Creating Cashmere Fluffy① Harvesting Cashmere Goat Hair Relief and Inspiration: Witnessing the Harmonious Relationship Between Cashmere and Humans Firsthand
Spring - The harvest season is a time of joy as the year's hard work pays off.
The body of a cashmere goat is covered with thick, stiff bristles, but nestled among these bristles grows soft, fluffy hair. This downy hair is what we use for cashmere sweaters. It's harvested in spring, around May, when the cashmere goat's coat transitions from its winter to summer hair. We use a tool akin to a rake (but without any pointed ends, of course) to meticulously collect the fluffy hairs. These hairs naturally fall out, so they are collected before this happens.
Unlike sheep's wool, cashmere goat wool can't be sheared in the same way (although some of it can be sheared nowadays). It takes about an hour to comb the wool of one cashmere goat. When I tried it myself, my arms grew tired after just five minutes. During the shearing season, the herders spend their whole day combing the downy hair, which is indeed very strenuous work. However, springtime represents a reward for the pastoralists' hard work throughout the year, bringing them the joy of the harvest season. So, despite the physical demands, they smile. As such, raising cashmere involves considerable labor, yet the amount of raw cashmere harvested from a single goat is only about 180 grams, equivalent to one "angel's stole," a cashmere item from UTO.

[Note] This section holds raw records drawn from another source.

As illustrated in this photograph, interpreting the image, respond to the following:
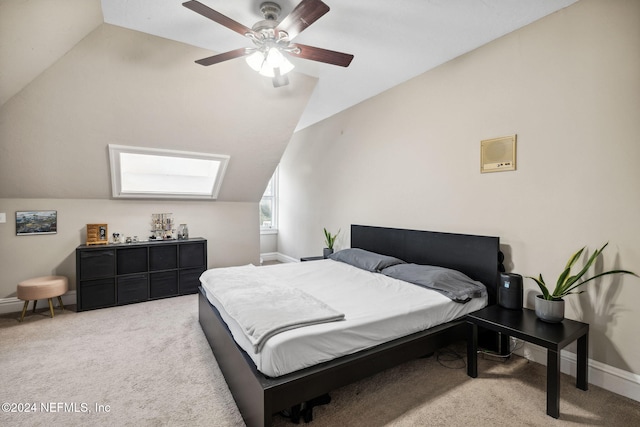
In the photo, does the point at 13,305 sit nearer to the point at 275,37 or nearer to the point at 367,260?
the point at 367,260

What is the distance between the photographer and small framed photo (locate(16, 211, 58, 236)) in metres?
3.57

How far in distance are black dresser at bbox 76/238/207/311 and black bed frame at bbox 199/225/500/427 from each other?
55.6 inches

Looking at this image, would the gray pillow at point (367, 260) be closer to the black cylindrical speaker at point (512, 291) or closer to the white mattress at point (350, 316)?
the white mattress at point (350, 316)

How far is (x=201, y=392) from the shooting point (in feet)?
6.64

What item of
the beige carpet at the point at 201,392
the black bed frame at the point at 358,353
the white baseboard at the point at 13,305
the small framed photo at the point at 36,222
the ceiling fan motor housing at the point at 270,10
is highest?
the ceiling fan motor housing at the point at 270,10

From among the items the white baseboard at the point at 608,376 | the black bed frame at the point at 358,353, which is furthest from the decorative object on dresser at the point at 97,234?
the white baseboard at the point at 608,376

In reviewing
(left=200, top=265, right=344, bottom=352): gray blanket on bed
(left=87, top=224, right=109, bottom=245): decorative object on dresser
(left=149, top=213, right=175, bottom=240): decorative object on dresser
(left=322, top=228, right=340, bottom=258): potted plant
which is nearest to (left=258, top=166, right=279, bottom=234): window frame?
(left=322, top=228, right=340, bottom=258): potted plant

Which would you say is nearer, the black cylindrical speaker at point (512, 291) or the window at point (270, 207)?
the black cylindrical speaker at point (512, 291)

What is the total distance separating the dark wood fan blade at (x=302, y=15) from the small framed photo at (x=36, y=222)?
381cm

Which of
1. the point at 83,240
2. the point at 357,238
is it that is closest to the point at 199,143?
the point at 83,240

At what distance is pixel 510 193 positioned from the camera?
2.54m

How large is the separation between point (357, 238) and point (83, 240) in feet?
11.9

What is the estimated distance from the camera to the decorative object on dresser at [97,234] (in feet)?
12.5

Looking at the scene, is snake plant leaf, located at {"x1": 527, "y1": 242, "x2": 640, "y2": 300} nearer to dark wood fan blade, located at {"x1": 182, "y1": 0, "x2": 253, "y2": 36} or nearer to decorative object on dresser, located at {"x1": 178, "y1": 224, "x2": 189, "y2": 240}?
dark wood fan blade, located at {"x1": 182, "y1": 0, "x2": 253, "y2": 36}
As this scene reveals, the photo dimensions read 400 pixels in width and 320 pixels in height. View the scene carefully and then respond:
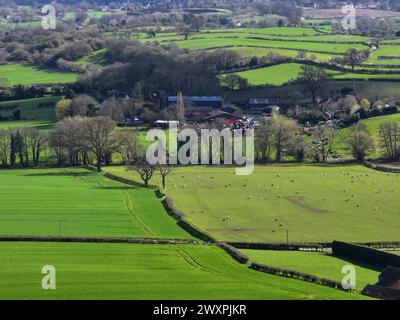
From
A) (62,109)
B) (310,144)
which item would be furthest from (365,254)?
(62,109)

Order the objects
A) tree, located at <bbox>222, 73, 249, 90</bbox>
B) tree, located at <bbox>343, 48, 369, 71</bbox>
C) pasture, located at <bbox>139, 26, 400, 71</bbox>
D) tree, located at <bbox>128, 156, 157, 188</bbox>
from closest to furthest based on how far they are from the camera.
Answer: tree, located at <bbox>128, 156, 157, 188</bbox>, tree, located at <bbox>222, 73, 249, 90</bbox>, tree, located at <bbox>343, 48, 369, 71</bbox>, pasture, located at <bbox>139, 26, 400, 71</bbox>

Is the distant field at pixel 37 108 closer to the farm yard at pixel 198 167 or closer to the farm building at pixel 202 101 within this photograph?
the farm yard at pixel 198 167

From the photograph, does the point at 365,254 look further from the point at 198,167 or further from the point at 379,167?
the point at 198,167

Recently, a majority of fashion materials such as knitwear and woven fabrics have been replaced by synthetic fibers. Cashmere, on the other hand, is an agricultural product that is harvested from livestock lovingly raised by pastoralists. These pastoralists harvest the winter hair that grows and changes during the harsh winter months. Since it can be harvested annually through breeding, cashmere is a typical agricultural and livestock product that aligns with the Sustainable Development Goals (SDGs) recommended by the United Nations. Furthermore, it's an ecological material that decomposes naturally when disposed of after use.